Chicago instrumental rock institution Tortoise’s first album of original music in five years offers “a lot of variety,” according to bassist Doug McCombs. The as-yet-untitled set is due April 21 from Thrill Jockey.
Drummer John McEntire’s “Prepare Your Coffin” has what might constitute an actual verse, chorus and bridge, but several pieces “don’t adhere to any traditional song forms. They move through different parts, but the lines are blurred.”
Meanwhile, the band’s trademark mallet instruments take a backseat this time to layers of synthesizers (“there might be two or three of them harmonizing, taking more melodic roles,” says McCombs) and “unconventional drumming and percussion.”
Several cuts were road-tested last summer, a “luxury” Tortoise usually never has. “Normally we’re making an album and then trying to figure out how to play it, and realizing that they’re some real problems,” says McCombs.

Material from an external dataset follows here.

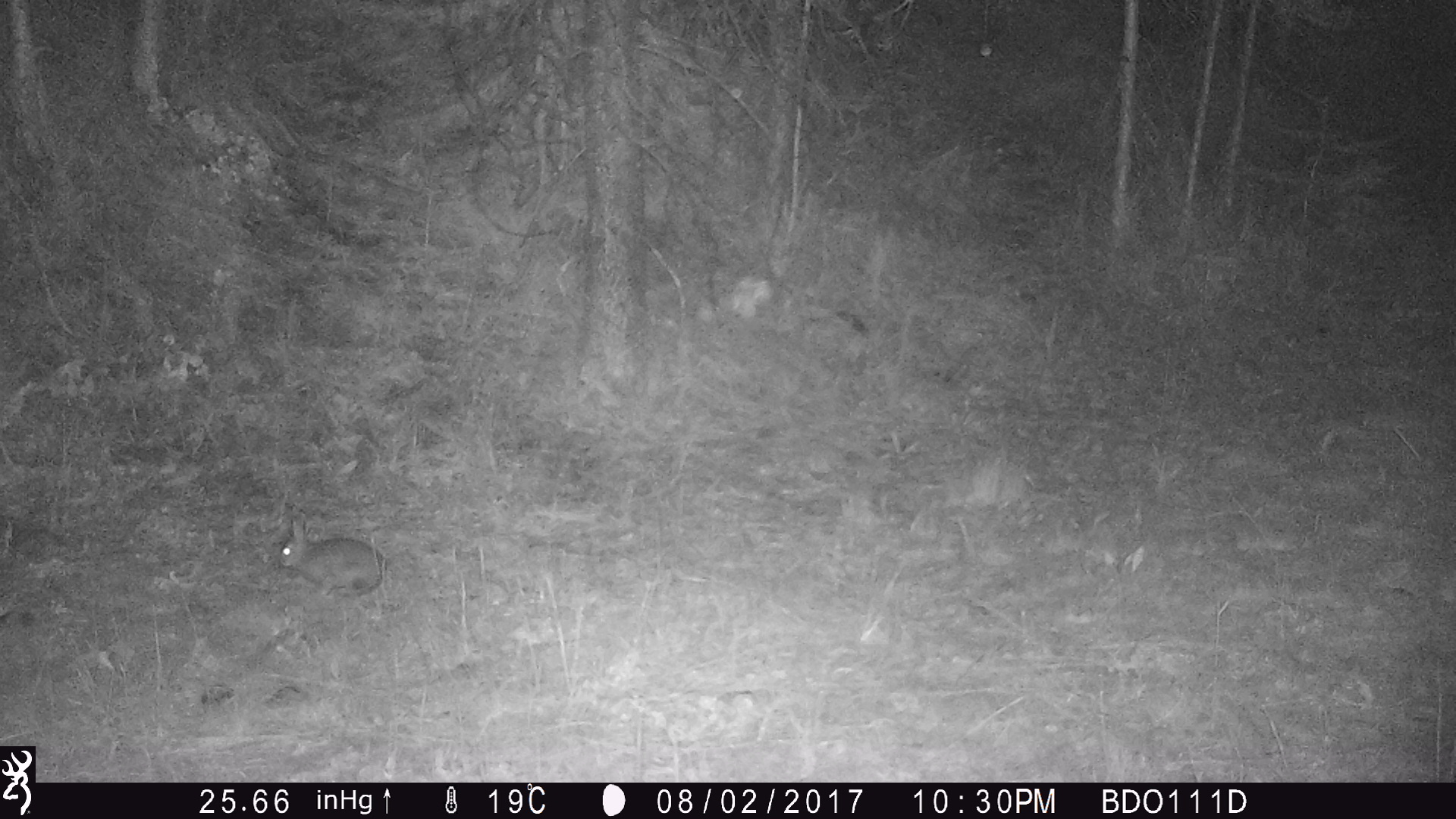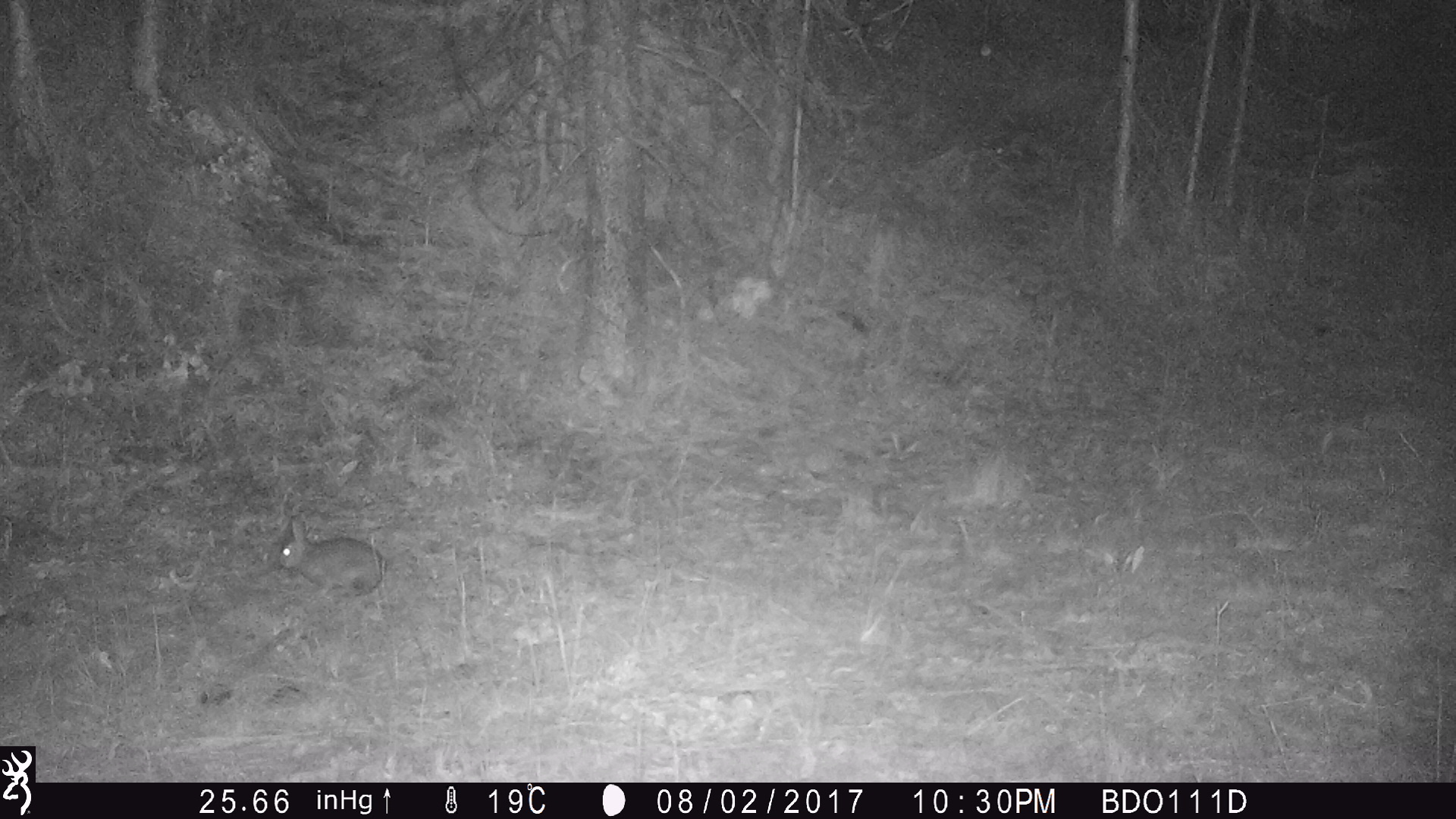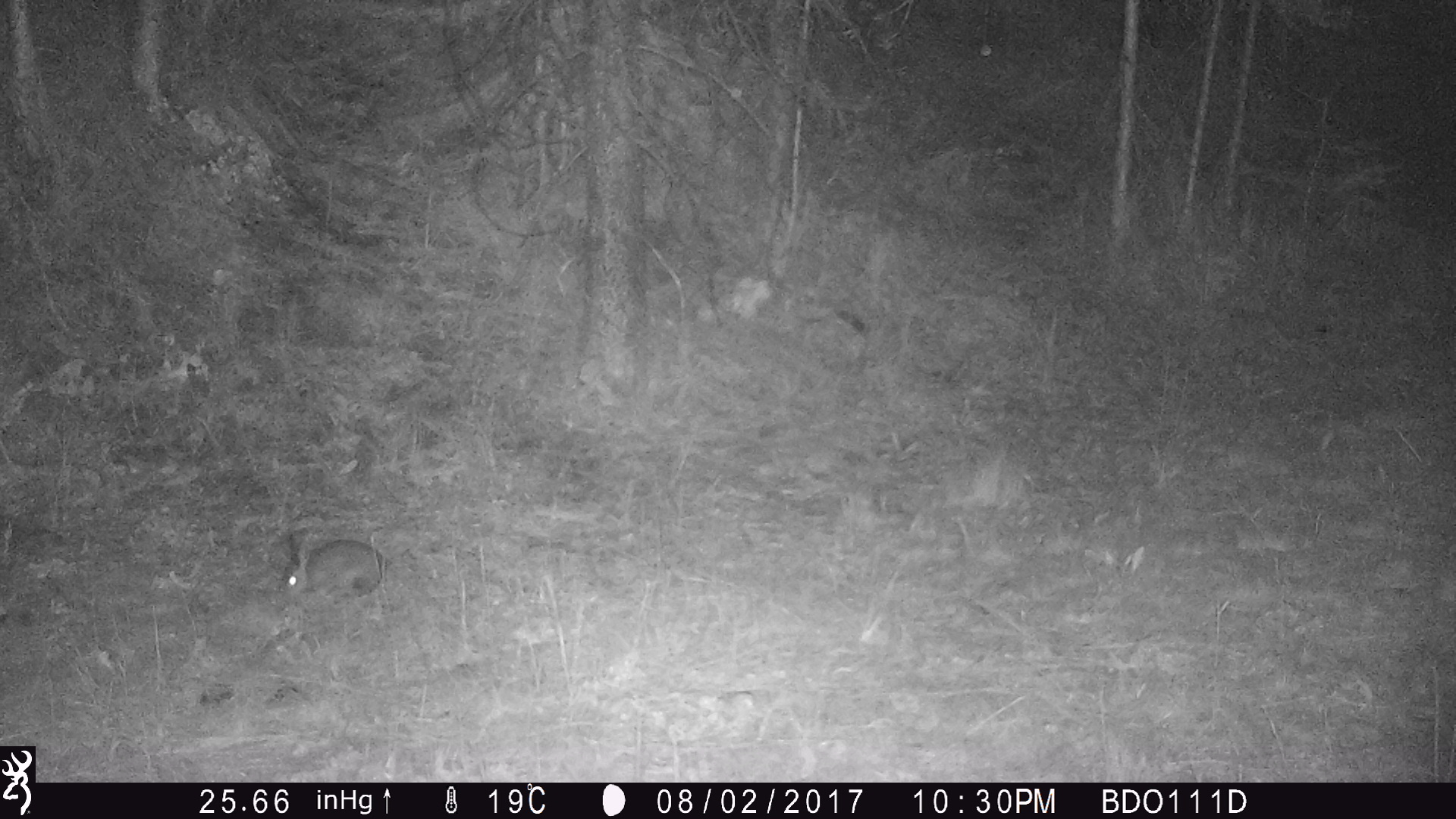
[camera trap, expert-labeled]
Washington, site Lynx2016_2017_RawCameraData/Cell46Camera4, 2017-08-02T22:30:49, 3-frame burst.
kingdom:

Early in the process, Tortoise was considering one long piece to constitute the whole album, “but that ended up not really being possible with the material we had,” McCombs says. “I think it’s something we want to put on the back-burner.”
Since the release of 2004’s “It’s All Around You,” Tortoise recorded a covers album with Will Oldham (“That made us aware of how we were dealing with melodies,” McCombs says) and toured performing its 1996 album “Millions Now Living Will Never Die” in its entirety (“It really wasn’t that fun to play something we made 12 years ago,” he admits).

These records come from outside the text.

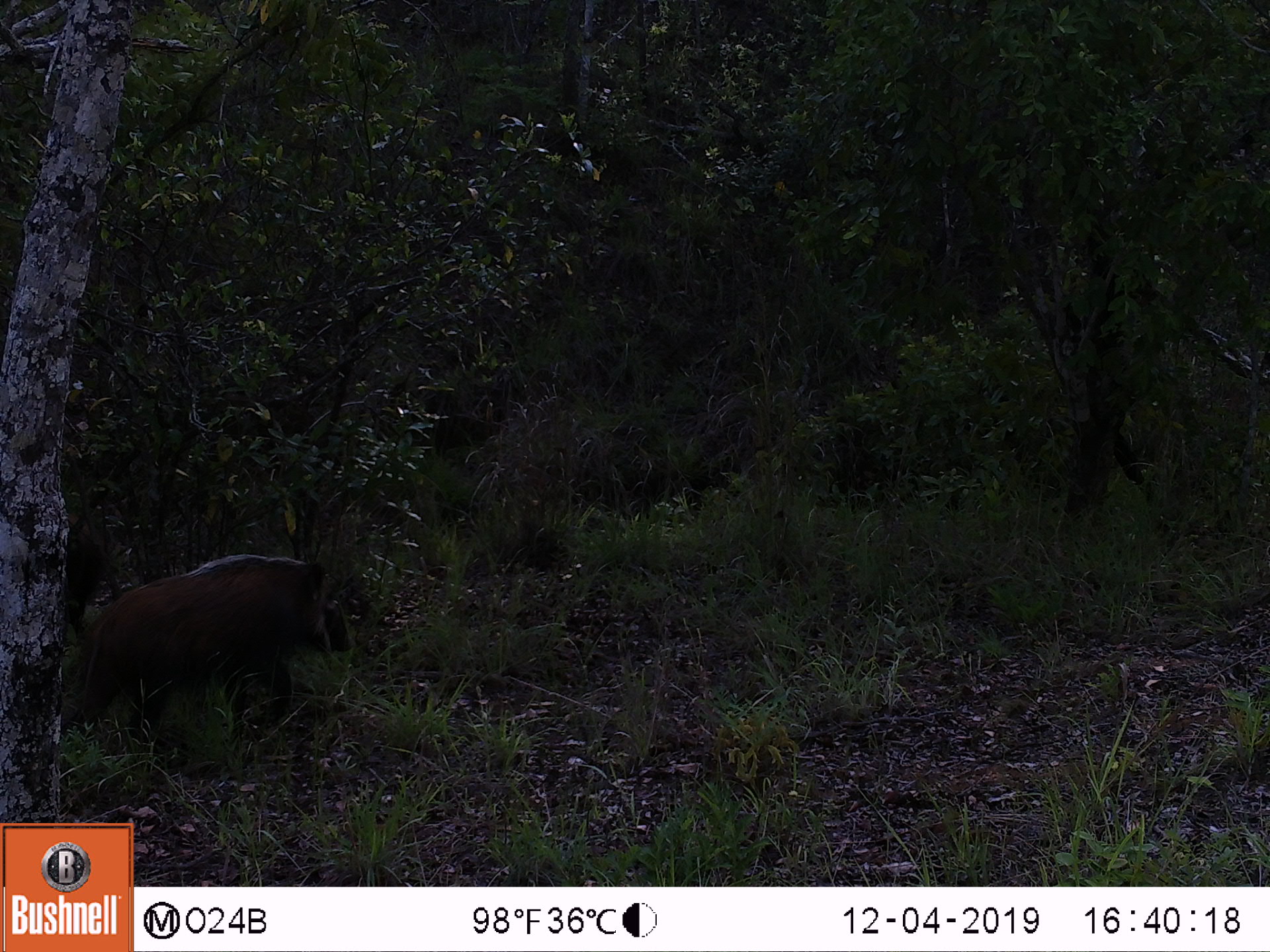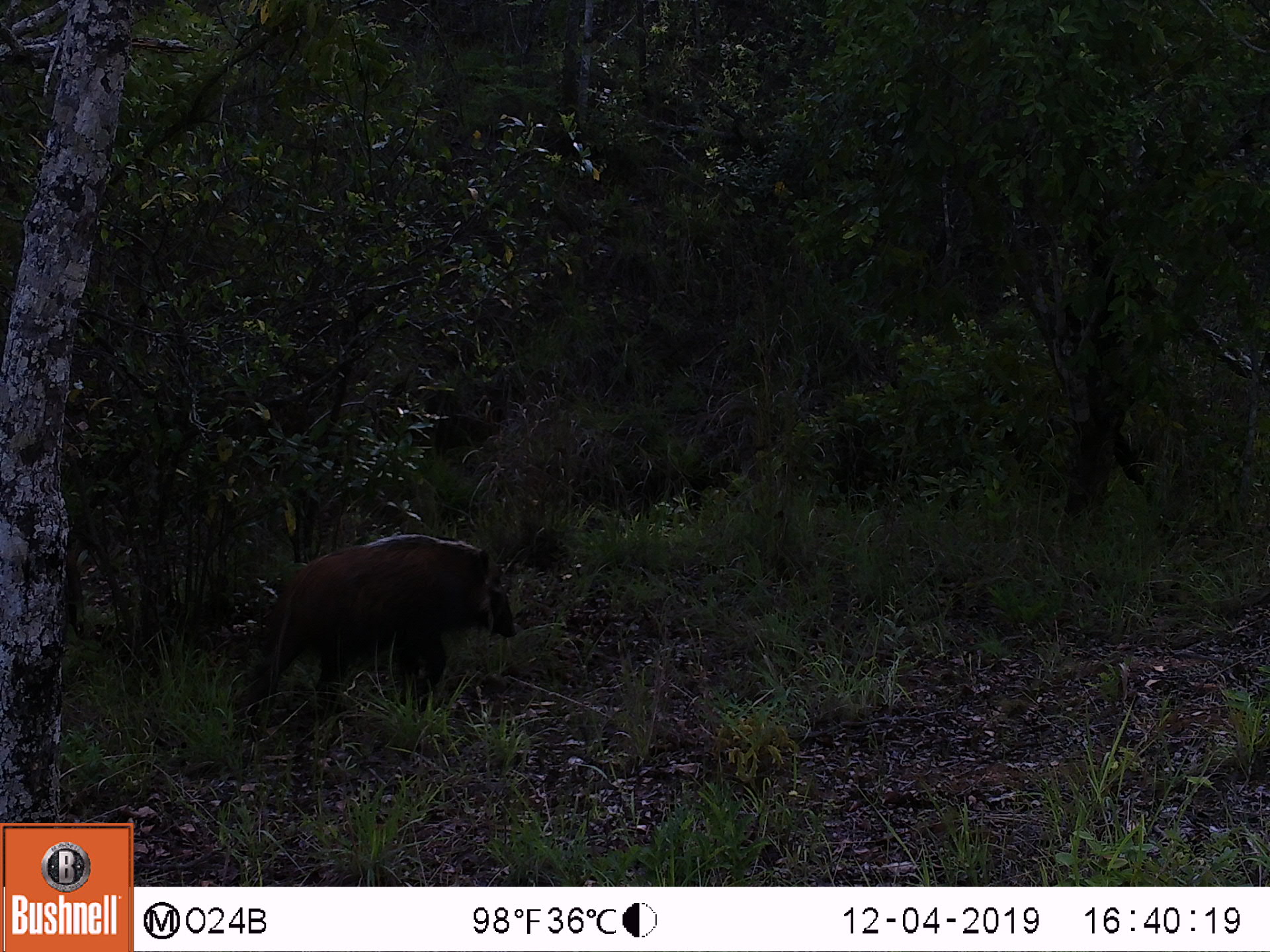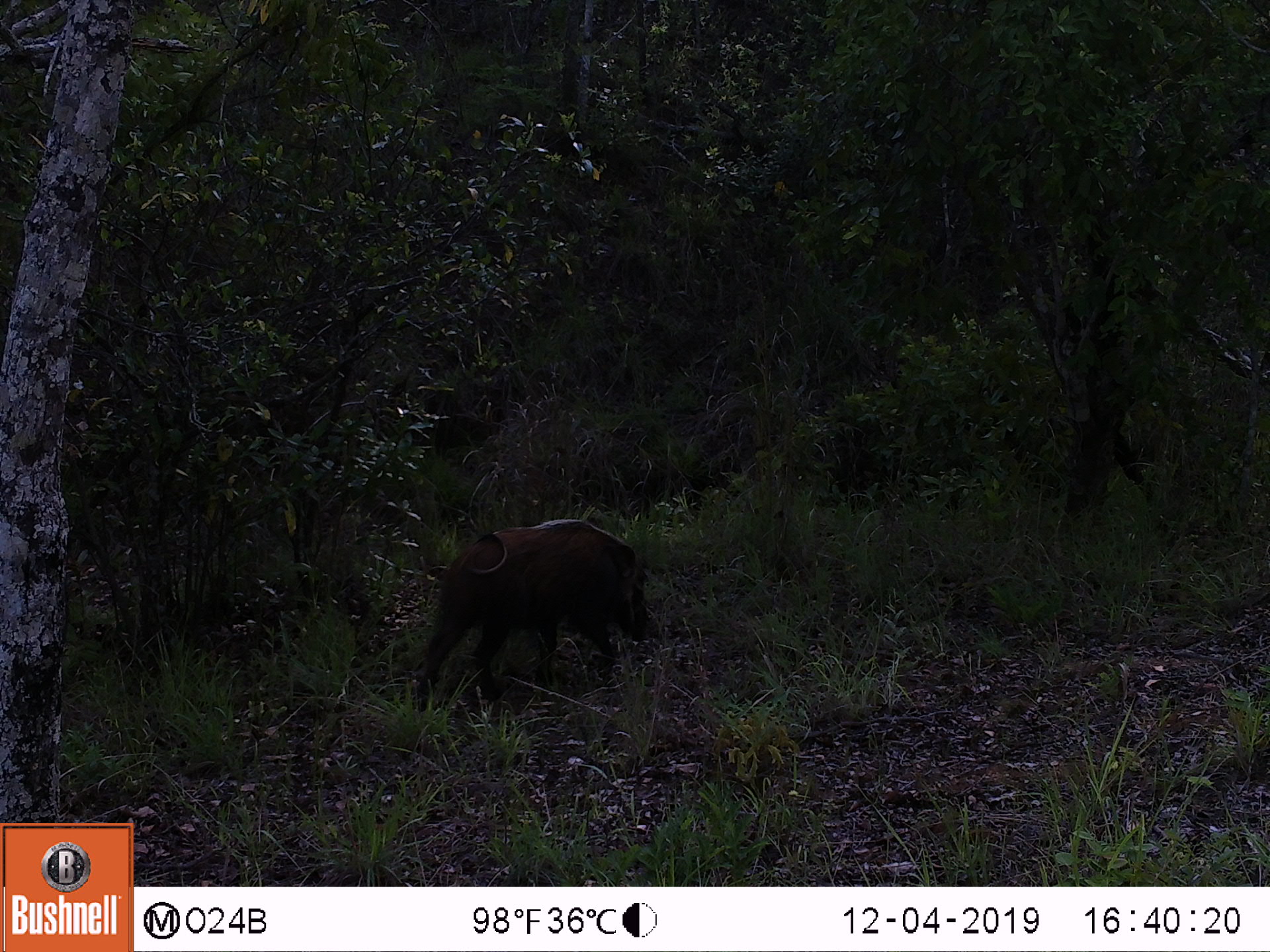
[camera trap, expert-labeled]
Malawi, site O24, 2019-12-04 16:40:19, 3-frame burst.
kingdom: Animalia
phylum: Chordata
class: Mammalia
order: Artiodactyla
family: Suidae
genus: Potamochoerus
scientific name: Potamochoerus larvatus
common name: bushpig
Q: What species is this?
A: Bushpig (Potamochoerus larvatus).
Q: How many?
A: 1.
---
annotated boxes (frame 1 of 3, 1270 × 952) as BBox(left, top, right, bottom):
bushpig: BBox(53, 543, 332, 747)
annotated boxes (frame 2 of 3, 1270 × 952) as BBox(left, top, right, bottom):
bushpig: BBox(253, 521, 499, 714)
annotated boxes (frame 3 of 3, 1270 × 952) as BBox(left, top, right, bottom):
bushpig: BBox(428, 513, 655, 692)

The goal is to be back on the road this spring and summer. “Waiting until the fall would have made us a little antsy,” McCombs says.

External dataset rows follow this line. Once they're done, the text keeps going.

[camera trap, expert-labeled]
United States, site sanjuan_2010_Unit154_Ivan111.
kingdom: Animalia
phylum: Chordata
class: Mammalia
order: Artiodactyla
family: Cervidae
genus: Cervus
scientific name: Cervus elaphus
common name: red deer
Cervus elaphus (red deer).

Meanwhile, McCombs is working on a duo album with guitarist David Daniel, spawned from occasional shows they’d play in Chicago. “What he and I do is improvise, so it was really great and easy for us to just get gigs and not have to rehearse or anything,” he says. “To record it is a different proposition, though. It will take us awhile. We recorded way too much material, so now we have to sift through it.”